*** Opening of PAGE EXTRACT ***
Published December 13, 2012
Giving birth has gotten riskier.
Hospitals and public health officials are working to improve safety for mothers in the delivery room following sharp increases in the rate of severe complications from childbirth. Emergencies during delivery, such as cardiac arrest, respiratory distress and kidney failure, increased by 75 percent in the decade ended 2009, according to a new study by the federal Centers for Disease Control and Prevention. In the days immediately following delivery, severe complications for women more than doubled over the same time period.
Some type of pregnancy or delivery complication occurs during many of the more than four million births annually in the U.S., but most aren't life-threatening. Severe complications affect a total of about 52,000 women a year.
A big reason for the increase is the number of pregnant women who are older, obese, or have chronic conditions such as diabetes and kidney disease that put them at higher risk. But healthy women, too, can experience major complications such as severe bleeding, or hemorrhage, which is the most common cause of death after childbirth.
*** Close of PAGE EXTRACT ***
*** Opening of DATA FOR ANALYSIS ***
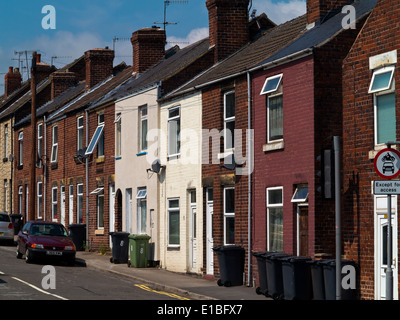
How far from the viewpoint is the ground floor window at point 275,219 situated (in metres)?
21.3

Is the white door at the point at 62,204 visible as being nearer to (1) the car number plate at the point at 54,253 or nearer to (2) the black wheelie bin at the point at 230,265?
(1) the car number plate at the point at 54,253

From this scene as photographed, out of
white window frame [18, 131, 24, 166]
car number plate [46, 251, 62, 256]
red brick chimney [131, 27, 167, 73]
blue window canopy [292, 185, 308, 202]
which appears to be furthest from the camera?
white window frame [18, 131, 24, 166]

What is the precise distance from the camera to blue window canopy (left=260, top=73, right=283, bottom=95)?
2128 centimetres

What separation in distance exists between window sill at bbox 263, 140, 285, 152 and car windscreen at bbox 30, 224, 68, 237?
34.4ft

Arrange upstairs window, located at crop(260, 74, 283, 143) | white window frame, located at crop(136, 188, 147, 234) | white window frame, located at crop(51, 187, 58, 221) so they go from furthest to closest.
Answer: white window frame, located at crop(51, 187, 58, 221) → white window frame, located at crop(136, 188, 147, 234) → upstairs window, located at crop(260, 74, 283, 143)

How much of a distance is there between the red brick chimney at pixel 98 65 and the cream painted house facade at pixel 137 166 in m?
8.76

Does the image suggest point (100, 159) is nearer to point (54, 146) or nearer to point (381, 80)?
point (54, 146)

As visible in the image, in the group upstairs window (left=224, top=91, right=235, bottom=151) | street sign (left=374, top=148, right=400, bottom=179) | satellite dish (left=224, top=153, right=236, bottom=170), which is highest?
upstairs window (left=224, top=91, right=235, bottom=151)

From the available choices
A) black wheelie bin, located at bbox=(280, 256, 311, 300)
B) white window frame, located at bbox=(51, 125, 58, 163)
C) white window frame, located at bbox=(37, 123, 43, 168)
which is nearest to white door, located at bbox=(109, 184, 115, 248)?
white window frame, located at bbox=(51, 125, 58, 163)

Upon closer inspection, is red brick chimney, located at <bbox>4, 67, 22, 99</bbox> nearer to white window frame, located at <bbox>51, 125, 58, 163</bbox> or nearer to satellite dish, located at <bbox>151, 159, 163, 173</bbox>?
white window frame, located at <bbox>51, 125, 58, 163</bbox>

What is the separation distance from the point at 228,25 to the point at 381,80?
11870mm

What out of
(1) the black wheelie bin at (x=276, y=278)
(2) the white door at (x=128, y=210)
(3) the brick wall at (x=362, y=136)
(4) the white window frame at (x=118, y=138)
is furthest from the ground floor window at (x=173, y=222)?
(3) the brick wall at (x=362, y=136)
*** Close of DATA FOR ANALYSIS ***
▸ PROBLEMS AND TASKS
[a] From the childbirth complications article above, reproduce word for word the stretch from "Published December 13, 2012" through "women a year.".
[b] Using the childbirth complications article, answer these:
(i) By what percentage did emergencies during delivery increase in the decade ended 2009?
(ii) About how many women a year are affected by severe complications?
(iii) What is the most common cause of death after childbirth?
[c] Translate this sentence from the childbirth complications article into Spanish: "Severe complications affect a total of about 52,000 women a year."

▸ ANSWERS IN ORDER
[a]
Published December 13, 2012
Giving birth has gotten riskier.
Hospitals and public health officials are working to improve safety for mothers in the delivery room following sharp increases in the rate of severe complications from childbirth. Emergencies during delivery, such as cardiac arrest, respiratory distress and kidney failure, increased by 75 percent in the decade ended 2009, according to a new study by the federal Centers for Disease Control and Prevention. In the days immediately following delivery, severe complications for women more than doubled over the same time period.
Some type of pregnancy or delivery complication occurs during many of the more than four million births annually in the U.S., but most aren't life-threatening. Severe complications affect a total of about 52,000 women a year.

[b]
(i) 75 percent
(ii) About 52,000
(iii) Severe bleeding, or hemorrhage

[c] Las complicaciones graves afectan a un total de aproximadamente 52.000 mujeres al año.